# [Exercise task]
Output exactly, please, the lines of the records below from the one containing "Which is farther" through the final line.

# [Given data]
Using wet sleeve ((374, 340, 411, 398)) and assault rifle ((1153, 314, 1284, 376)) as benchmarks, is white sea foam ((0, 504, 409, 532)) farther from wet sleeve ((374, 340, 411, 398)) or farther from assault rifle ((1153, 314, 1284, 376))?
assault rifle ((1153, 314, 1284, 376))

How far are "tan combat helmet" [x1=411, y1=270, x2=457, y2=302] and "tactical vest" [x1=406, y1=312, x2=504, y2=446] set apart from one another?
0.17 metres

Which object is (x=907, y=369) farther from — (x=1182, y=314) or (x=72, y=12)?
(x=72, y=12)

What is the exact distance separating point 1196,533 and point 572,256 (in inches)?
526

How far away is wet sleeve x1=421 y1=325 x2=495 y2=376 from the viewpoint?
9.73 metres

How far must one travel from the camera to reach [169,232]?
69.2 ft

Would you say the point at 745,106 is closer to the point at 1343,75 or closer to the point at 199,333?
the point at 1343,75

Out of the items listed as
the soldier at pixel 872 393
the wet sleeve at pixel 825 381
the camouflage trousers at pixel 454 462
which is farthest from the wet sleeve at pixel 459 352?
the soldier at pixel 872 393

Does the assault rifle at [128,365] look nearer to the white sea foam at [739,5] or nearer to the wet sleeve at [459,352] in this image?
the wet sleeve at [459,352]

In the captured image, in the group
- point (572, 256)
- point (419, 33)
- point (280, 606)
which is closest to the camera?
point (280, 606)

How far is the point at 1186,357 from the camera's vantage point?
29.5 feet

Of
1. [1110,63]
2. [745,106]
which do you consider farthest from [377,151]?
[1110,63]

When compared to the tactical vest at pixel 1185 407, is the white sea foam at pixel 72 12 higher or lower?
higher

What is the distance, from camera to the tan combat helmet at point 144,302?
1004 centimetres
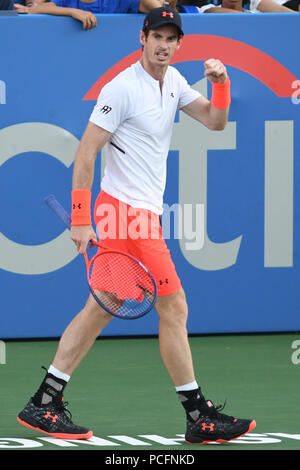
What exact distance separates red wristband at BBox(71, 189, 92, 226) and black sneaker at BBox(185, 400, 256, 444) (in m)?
1.05

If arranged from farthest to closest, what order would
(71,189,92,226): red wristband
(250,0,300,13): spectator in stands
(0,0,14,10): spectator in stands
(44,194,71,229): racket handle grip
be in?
(250,0,300,13): spectator in stands
(0,0,14,10): spectator in stands
(44,194,71,229): racket handle grip
(71,189,92,226): red wristband

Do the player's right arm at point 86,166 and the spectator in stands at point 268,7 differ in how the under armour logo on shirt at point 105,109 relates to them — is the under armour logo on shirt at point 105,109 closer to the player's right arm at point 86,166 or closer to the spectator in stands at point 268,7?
the player's right arm at point 86,166

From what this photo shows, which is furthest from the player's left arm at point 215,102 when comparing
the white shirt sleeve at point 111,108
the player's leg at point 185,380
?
the player's leg at point 185,380

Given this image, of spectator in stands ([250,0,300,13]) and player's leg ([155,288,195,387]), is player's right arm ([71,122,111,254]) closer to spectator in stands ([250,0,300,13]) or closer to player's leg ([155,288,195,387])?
player's leg ([155,288,195,387])

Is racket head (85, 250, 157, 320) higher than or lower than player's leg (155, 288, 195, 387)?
higher

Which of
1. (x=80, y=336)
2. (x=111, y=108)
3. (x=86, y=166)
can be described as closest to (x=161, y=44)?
(x=111, y=108)

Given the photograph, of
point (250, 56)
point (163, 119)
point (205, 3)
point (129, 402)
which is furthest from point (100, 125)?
point (205, 3)

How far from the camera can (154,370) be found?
6.89 m

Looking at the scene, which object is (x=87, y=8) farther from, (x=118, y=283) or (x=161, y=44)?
(x=118, y=283)

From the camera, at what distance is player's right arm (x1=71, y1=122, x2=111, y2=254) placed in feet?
16.9

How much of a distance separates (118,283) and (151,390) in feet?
4.05

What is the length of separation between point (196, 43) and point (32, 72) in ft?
3.66

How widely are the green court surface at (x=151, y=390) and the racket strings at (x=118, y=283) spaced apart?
2.01 ft

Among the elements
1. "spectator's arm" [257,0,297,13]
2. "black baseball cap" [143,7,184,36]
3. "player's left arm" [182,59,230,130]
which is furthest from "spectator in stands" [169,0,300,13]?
"black baseball cap" [143,7,184,36]
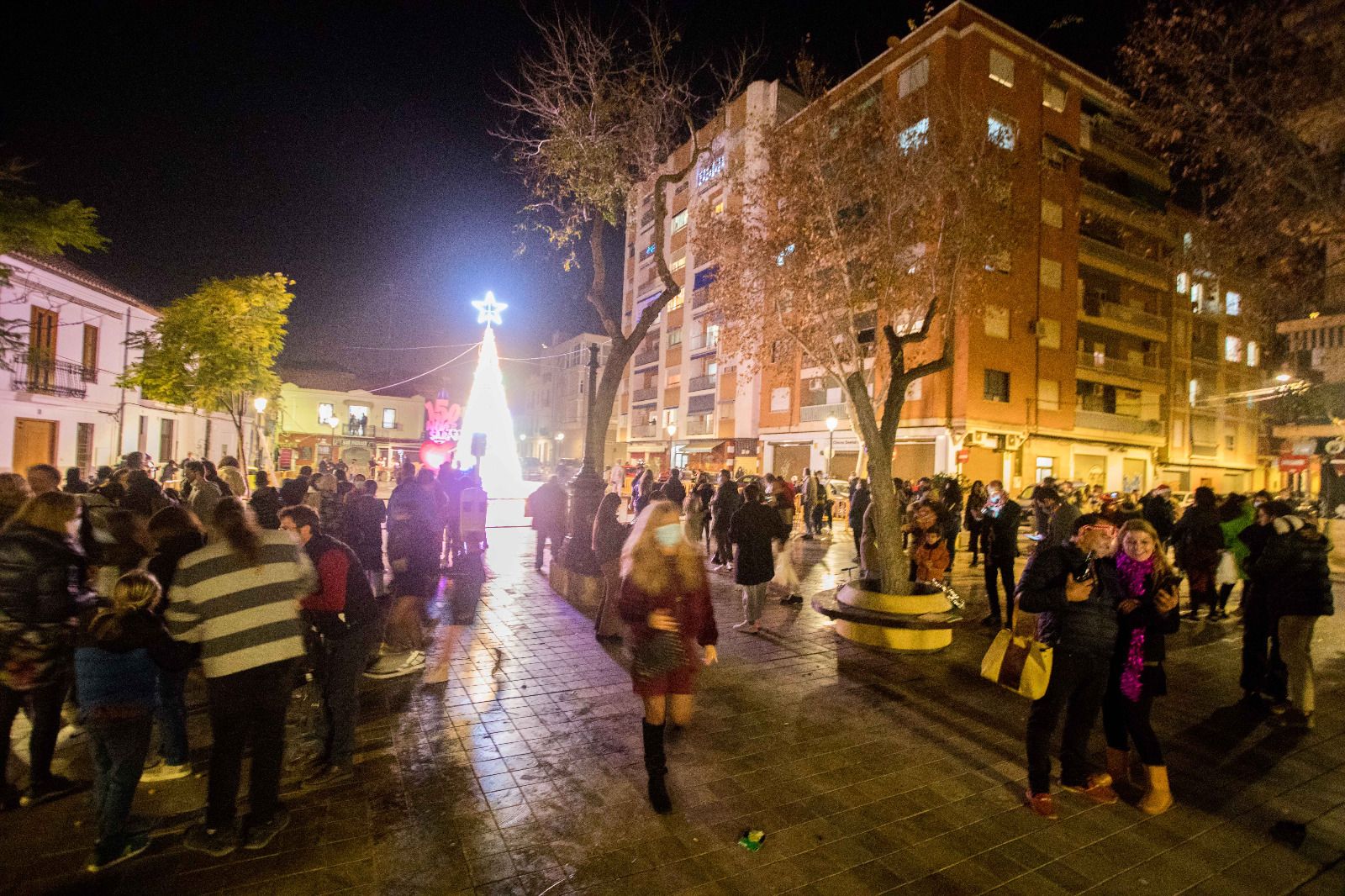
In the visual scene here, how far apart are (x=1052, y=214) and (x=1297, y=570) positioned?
29.9 m

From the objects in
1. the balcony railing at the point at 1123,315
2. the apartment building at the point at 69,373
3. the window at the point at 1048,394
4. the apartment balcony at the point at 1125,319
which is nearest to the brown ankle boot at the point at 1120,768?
the apartment building at the point at 69,373

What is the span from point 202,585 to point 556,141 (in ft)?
28.7

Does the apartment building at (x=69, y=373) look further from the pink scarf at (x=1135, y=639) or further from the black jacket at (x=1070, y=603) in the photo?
the pink scarf at (x=1135, y=639)

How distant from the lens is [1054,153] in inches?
1153

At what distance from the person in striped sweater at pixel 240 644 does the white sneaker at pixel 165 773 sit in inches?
38.2

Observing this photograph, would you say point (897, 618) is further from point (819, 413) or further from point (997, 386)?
point (819, 413)

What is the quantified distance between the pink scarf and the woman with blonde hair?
260 cm

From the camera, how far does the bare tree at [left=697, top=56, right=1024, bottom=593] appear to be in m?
8.03

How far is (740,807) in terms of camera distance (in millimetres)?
3748

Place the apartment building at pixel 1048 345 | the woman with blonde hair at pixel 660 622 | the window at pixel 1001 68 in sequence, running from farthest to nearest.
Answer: the window at pixel 1001 68, the apartment building at pixel 1048 345, the woman with blonde hair at pixel 660 622

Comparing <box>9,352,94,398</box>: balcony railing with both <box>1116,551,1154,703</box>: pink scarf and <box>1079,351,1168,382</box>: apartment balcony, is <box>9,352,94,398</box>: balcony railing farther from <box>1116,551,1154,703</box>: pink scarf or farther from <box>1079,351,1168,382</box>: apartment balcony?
<box>1079,351,1168,382</box>: apartment balcony

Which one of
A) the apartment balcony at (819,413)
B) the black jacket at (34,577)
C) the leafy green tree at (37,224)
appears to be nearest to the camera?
the black jacket at (34,577)

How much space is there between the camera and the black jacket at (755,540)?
748 cm

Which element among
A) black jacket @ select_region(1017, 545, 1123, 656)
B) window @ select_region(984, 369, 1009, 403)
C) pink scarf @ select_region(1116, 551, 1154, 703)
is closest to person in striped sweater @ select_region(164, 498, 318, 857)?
black jacket @ select_region(1017, 545, 1123, 656)
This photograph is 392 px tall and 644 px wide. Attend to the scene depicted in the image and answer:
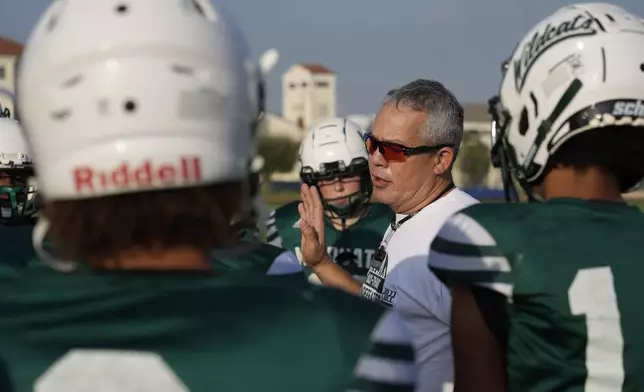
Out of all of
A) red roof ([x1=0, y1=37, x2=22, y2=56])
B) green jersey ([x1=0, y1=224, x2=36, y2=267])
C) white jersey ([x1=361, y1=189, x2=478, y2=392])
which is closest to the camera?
green jersey ([x1=0, y1=224, x2=36, y2=267])

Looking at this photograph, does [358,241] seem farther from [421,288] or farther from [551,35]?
[551,35]

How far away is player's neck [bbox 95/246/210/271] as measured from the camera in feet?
5.22

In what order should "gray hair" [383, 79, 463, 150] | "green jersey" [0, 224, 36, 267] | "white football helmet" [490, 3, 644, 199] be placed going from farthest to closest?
"gray hair" [383, 79, 463, 150], "white football helmet" [490, 3, 644, 199], "green jersey" [0, 224, 36, 267]

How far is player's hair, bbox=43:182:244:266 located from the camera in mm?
1582

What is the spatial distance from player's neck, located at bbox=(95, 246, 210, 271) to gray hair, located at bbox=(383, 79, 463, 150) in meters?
2.12

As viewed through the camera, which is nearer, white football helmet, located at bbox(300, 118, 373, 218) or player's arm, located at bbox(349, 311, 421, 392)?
player's arm, located at bbox(349, 311, 421, 392)

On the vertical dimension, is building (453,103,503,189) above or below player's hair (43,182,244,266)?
below

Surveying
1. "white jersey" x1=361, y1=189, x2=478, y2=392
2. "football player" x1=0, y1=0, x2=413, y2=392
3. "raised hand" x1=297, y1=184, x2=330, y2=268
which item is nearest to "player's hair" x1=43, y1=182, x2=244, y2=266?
"football player" x1=0, y1=0, x2=413, y2=392

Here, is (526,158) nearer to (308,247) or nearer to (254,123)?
(254,123)

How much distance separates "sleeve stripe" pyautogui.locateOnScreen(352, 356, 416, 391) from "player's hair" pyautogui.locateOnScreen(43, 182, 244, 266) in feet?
1.23

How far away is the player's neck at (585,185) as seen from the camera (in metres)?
2.29

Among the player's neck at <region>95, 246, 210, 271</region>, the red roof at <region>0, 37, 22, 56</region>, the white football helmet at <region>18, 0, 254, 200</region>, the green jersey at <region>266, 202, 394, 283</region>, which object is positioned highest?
the white football helmet at <region>18, 0, 254, 200</region>

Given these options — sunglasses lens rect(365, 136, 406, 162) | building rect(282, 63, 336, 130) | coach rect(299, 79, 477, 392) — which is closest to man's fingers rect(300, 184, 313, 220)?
coach rect(299, 79, 477, 392)

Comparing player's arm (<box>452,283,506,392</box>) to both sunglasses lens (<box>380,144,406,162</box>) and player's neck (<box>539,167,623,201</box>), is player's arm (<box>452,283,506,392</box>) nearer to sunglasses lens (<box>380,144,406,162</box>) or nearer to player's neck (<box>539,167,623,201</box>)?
player's neck (<box>539,167,623,201</box>)
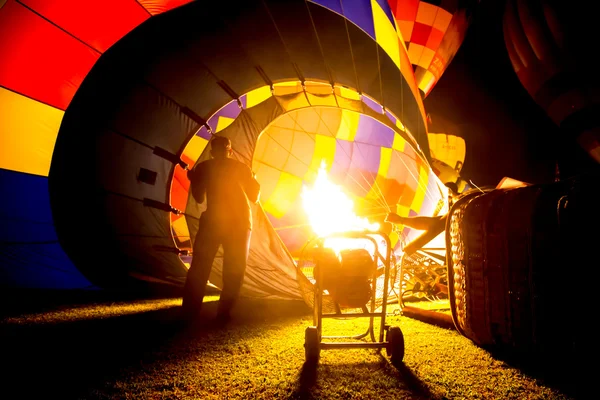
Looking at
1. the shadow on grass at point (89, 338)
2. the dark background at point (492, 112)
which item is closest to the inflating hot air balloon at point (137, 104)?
the shadow on grass at point (89, 338)

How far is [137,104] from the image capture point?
318 cm

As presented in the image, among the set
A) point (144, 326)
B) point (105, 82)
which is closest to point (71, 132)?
point (105, 82)

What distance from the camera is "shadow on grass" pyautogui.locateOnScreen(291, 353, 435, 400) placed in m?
1.30

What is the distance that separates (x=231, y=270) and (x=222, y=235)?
0.93ft

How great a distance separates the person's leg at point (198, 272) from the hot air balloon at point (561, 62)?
229 inches

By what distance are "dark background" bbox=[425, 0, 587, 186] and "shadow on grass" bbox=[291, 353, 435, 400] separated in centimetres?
696

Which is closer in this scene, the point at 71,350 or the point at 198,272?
the point at 71,350

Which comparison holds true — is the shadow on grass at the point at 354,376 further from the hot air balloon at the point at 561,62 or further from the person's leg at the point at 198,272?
the hot air balloon at the point at 561,62

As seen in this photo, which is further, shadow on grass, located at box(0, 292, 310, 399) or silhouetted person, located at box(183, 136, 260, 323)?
silhouetted person, located at box(183, 136, 260, 323)

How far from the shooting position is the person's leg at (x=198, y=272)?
2.37 meters

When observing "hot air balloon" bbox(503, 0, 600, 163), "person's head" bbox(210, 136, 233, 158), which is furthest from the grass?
"hot air balloon" bbox(503, 0, 600, 163)

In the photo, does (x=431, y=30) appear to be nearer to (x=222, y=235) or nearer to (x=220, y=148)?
(x=220, y=148)

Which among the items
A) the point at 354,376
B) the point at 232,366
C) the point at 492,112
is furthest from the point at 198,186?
the point at 492,112

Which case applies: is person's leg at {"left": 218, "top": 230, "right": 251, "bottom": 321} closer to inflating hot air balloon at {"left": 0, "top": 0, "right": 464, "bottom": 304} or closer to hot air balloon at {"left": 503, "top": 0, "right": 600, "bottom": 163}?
inflating hot air balloon at {"left": 0, "top": 0, "right": 464, "bottom": 304}
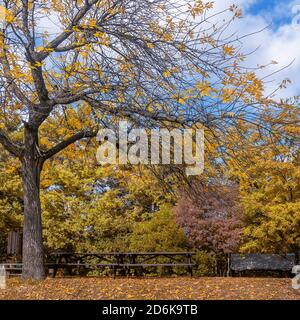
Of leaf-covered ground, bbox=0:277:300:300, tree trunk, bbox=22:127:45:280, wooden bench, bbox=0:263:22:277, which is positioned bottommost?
wooden bench, bbox=0:263:22:277

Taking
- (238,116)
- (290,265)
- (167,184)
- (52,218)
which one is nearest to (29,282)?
(167,184)

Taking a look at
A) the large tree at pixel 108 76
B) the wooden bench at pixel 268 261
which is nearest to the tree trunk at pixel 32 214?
the large tree at pixel 108 76

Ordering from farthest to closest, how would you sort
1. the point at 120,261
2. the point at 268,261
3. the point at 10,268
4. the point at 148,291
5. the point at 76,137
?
the point at 268,261
the point at 120,261
the point at 10,268
the point at 76,137
the point at 148,291

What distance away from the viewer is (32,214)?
10039mm

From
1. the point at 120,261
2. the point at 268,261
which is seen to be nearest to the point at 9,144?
the point at 120,261

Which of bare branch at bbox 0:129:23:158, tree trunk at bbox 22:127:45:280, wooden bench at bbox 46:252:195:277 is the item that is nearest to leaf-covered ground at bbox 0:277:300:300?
tree trunk at bbox 22:127:45:280

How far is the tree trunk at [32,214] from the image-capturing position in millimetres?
9875

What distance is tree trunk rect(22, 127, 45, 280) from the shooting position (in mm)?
9875

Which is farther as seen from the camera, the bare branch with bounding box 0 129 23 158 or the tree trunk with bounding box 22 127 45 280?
the bare branch with bounding box 0 129 23 158

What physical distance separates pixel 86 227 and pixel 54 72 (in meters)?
8.09

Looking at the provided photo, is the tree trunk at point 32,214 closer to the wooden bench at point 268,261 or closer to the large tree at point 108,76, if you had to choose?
the large tree at point 108,76

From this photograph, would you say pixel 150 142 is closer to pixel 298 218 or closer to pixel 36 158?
pixel 36 158

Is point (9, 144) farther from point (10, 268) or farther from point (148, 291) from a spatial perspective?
point (148, 291)

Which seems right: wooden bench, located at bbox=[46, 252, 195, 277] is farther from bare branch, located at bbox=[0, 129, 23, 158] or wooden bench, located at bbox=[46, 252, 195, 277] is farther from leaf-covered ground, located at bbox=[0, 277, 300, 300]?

# [Result of this task]
Which is farther as seen from the camera, the bare branch with bounding box 0 129 23 158 or the tree trunk with bounding box 22 127 45 280?
the bare branch with bounding box 0 129 23 158

What physical distance separates pixel 86 227 and pixel 54 72 (in meters)?
8.09

Looking at the provided photo, is the tree trunk at point 32,214 closer to the wooden bench at point 268,261 or closer to the large tree at point 108,76, if you had to choose?
the large tree at point 108,76

From this photograph, would you say pixel 150 142 is closer to pixel 298 218 or closer to pixel 36 158?
pixel 36 158

Is point (9, 144) farther from point (10, 268) or farther from point (148, 291) from a spatial perspective?
point (148, 291)

Which seems right: wooden bench, located at bbox=[46, 252, 195, 277] is farther from bare branch, located at bbox=[0, 129, 23, 158] or wooden bench, located at bbox=[46, 252, 195, 277] is farther from leaf-covered ground, located at bbox=[0, 277, 300, 300]?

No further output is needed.